_Work task:_ Everything in the records below from the line containing "Old Silver Birch in Autumn" through the line containing "Cebolas frescas em" is to be reproduced exactly, those two lines included; no picture is to be copied.

#### The data

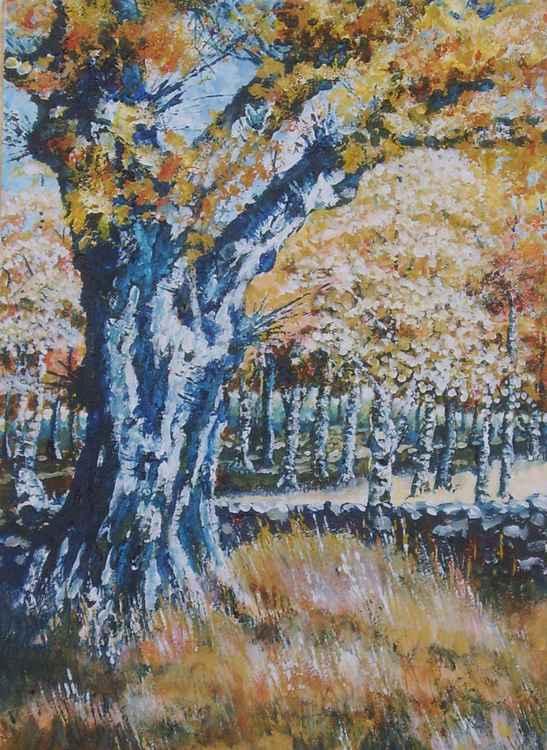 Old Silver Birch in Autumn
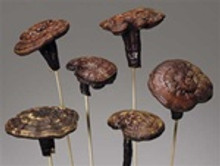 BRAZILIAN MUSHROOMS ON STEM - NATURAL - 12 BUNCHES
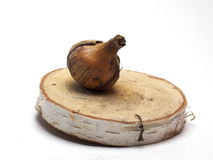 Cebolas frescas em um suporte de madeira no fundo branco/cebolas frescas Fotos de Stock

########
#### The data

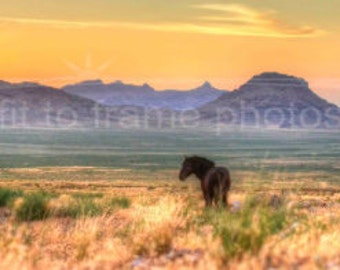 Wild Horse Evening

########
#### The data

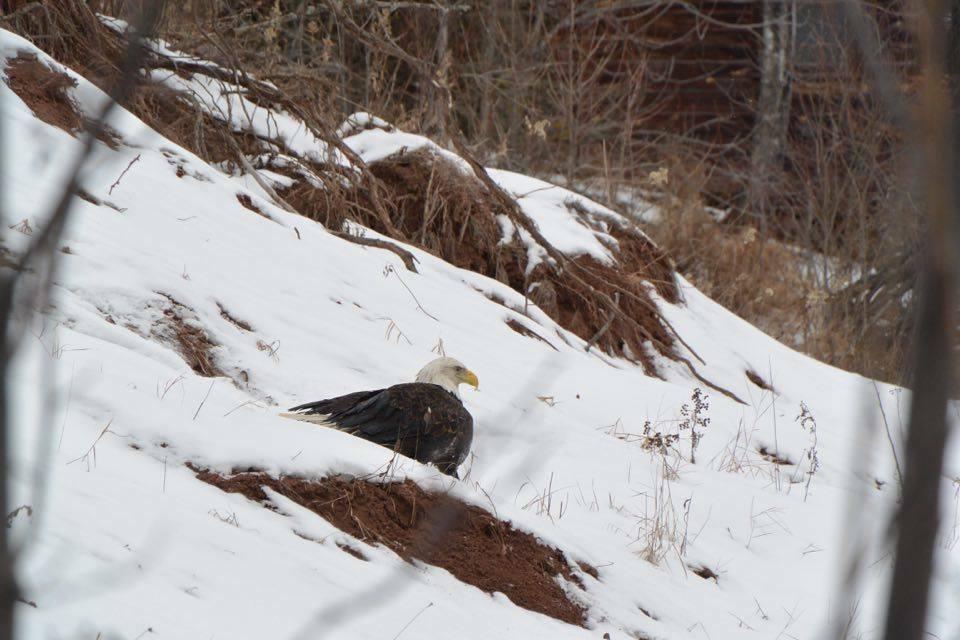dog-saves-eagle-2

########

_Completed task:_
 Old Silver Birch in Autumn
 BRAZILIAN MUSHROOMS ON STEM - NATURAL - 12 BUNCHES
 Cebolas frescas em um suporte de madeira no fundo branco/cebolas frescas Fotos de Stock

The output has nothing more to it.